Metal–organic insertion light initiated radical (MILRad) polymerization: photo-initiated radical polymerization of vinyl polar monomers with various palladium diimine catalysts

Abstract

Controlled insertion polymerization with organometallic catalysts has served as the foundation for the production of polymers with precise control, and has become ubiquitous in industrial settings. We investigate the photoinitiated radical polymerization pathway of metal–organic insertion light initiated radical (MILRad) polymerization towards its ability to polymerize a variety of vinyl polar functional monomers.

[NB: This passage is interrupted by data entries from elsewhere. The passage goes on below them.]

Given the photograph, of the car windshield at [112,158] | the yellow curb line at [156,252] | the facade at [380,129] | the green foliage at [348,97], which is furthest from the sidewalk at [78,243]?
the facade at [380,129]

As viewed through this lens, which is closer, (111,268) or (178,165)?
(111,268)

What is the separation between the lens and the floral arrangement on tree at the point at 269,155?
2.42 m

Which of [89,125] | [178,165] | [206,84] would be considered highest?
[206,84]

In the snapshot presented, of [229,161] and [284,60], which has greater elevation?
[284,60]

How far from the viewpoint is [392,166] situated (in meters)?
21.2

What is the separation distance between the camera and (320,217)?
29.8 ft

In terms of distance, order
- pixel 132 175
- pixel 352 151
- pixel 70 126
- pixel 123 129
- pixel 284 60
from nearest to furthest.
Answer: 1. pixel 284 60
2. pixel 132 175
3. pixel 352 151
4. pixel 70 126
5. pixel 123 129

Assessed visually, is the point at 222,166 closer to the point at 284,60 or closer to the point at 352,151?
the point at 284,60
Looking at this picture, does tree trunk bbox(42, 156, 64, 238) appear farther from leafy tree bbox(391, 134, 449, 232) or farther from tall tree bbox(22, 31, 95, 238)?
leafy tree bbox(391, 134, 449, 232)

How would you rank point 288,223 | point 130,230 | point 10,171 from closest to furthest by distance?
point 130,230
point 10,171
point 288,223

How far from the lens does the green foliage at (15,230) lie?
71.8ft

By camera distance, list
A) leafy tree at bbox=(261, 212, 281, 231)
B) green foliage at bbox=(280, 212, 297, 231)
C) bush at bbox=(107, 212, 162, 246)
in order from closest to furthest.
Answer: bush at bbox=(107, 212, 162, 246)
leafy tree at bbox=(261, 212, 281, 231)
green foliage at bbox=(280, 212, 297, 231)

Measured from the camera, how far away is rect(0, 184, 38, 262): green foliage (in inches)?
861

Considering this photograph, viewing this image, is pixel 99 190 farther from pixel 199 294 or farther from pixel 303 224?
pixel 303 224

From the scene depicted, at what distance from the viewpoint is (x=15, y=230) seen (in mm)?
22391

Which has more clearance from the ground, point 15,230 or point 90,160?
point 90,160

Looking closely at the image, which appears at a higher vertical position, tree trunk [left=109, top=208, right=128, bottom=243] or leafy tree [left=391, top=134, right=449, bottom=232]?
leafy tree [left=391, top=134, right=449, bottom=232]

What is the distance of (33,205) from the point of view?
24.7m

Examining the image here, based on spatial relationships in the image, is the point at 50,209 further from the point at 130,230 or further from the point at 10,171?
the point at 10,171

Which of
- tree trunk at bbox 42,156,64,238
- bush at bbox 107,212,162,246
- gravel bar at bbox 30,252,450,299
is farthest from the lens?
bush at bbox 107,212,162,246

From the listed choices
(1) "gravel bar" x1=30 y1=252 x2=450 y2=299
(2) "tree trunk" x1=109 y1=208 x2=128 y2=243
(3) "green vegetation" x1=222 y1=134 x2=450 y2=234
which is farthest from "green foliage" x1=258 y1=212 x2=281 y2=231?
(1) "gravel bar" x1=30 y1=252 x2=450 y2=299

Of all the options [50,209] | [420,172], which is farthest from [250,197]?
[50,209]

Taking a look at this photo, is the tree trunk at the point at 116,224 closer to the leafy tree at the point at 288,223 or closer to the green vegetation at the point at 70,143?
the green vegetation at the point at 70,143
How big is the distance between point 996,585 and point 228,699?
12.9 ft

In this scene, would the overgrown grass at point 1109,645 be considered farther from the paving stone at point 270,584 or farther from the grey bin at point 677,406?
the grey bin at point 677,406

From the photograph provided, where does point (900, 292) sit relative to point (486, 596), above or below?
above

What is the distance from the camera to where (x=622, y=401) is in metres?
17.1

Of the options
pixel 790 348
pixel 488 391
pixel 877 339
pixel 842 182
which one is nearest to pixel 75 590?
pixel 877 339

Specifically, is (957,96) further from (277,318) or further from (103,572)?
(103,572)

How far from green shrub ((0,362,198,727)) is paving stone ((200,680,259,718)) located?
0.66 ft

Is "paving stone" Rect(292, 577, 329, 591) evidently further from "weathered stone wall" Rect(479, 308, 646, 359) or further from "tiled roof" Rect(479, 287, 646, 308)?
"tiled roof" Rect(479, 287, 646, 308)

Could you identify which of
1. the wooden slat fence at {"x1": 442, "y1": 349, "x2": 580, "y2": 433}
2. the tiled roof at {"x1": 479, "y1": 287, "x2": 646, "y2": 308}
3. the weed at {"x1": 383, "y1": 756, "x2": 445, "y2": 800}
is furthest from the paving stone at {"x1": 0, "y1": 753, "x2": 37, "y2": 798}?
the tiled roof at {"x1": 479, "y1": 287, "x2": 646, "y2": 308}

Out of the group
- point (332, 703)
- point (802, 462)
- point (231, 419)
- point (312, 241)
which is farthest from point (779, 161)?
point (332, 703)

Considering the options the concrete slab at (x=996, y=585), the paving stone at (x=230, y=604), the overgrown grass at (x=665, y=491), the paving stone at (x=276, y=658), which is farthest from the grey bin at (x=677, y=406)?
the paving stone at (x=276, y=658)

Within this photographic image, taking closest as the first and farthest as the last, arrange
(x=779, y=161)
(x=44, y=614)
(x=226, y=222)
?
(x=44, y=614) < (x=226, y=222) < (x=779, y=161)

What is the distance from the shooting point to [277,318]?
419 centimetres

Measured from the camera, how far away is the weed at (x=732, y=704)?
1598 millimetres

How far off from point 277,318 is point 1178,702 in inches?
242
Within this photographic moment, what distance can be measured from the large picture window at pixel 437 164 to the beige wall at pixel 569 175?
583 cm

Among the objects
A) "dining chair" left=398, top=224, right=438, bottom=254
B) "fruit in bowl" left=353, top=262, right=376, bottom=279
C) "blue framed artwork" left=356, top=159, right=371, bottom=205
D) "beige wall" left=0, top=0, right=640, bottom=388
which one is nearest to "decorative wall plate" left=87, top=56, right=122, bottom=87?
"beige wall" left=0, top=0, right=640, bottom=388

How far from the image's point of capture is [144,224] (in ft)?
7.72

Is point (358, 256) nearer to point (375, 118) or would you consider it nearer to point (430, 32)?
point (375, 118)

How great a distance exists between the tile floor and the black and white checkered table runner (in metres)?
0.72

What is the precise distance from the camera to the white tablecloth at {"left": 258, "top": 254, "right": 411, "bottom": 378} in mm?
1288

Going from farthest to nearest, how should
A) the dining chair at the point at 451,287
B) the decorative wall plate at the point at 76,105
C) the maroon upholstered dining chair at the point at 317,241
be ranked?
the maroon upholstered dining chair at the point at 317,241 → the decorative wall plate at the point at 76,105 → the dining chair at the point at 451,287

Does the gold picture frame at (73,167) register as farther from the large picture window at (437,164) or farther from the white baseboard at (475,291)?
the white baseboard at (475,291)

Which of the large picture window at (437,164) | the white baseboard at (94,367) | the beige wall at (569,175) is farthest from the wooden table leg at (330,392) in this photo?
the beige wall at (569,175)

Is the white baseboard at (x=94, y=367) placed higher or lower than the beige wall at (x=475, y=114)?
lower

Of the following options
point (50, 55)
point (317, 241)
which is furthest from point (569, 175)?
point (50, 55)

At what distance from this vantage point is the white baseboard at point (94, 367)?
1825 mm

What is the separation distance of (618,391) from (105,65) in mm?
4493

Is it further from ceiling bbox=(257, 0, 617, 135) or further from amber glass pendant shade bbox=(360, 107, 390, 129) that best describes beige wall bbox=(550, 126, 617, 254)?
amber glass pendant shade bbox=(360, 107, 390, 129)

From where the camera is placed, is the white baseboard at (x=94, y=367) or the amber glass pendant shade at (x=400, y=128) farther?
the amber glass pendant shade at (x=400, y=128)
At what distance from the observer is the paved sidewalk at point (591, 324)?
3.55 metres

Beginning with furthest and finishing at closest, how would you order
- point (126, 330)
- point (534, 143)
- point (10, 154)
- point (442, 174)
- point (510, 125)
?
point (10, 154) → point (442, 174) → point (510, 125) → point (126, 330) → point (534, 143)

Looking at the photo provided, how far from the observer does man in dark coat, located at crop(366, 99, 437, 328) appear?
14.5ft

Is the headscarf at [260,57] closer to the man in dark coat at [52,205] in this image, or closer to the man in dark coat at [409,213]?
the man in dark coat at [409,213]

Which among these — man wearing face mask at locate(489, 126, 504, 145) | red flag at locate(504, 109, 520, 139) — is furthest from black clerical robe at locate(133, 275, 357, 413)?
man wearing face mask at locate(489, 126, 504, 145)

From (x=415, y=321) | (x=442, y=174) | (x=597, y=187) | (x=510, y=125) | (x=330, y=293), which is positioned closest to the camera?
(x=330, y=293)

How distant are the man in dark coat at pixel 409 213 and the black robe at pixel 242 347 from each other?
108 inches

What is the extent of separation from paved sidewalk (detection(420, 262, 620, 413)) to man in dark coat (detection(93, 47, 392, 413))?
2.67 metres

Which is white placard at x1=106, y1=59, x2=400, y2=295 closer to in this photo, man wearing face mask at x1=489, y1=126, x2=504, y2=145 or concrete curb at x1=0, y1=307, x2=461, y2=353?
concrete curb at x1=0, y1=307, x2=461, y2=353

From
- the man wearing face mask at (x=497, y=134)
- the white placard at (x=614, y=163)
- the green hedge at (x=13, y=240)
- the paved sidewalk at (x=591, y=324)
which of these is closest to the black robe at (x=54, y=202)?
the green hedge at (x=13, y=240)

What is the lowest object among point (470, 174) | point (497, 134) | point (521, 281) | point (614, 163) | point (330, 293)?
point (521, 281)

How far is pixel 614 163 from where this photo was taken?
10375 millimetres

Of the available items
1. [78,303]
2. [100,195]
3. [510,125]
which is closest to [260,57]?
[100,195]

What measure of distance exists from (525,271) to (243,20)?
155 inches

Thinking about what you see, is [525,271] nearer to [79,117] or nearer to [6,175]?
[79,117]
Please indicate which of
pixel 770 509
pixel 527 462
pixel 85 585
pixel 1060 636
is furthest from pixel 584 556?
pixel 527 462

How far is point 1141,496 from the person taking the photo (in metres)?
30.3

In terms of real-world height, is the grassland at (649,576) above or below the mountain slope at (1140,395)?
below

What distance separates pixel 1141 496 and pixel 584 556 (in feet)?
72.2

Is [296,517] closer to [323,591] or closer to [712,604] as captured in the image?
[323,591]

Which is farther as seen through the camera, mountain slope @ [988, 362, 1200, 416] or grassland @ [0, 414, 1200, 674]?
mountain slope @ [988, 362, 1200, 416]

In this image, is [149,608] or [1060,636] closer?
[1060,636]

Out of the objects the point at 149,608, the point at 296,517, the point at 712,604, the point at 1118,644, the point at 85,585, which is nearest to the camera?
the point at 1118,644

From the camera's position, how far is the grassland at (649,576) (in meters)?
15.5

A series of Pd-diimine catalysts were synthesized and tested in their ability to produce homopolymers of polar vinyl monomers such as acrylates, methacrylates, acrylamides, styrene, vinyl ethers and vinyl acetate in the dark and under photoinitiation at 460 nm. Acrylates and methacrylates were found to polymerize in the light but not in the dark against all catalysts tested. Acrylamides displayed a stronger dependence on the catalysts structure when polymerized in the light. Other monomer families such as styrene, vinyl ether and vinyl acetate, showed either a limited selectivity and conversions, a prefered cationic polymerization pathway or no reaction. Computational studies were conducted to examine the excited states of the catalysts and the energies associated with those transitions. Results of density functional theory (DFT) and time-dependent DFT (TD-DFT) studies indicate low energy metal-to-ligand charge transfer (MLCT) transitions from Pd–Me σ-bonding into ligand π orbitals leads to reduction of the Pd–Me σ-bond. In this work, we illustrate a dormant radical pathway accessible by all diimine cationic Pd(II) catalysts and will expand the scope of MILRad polymerization for the preparation of block copolymers.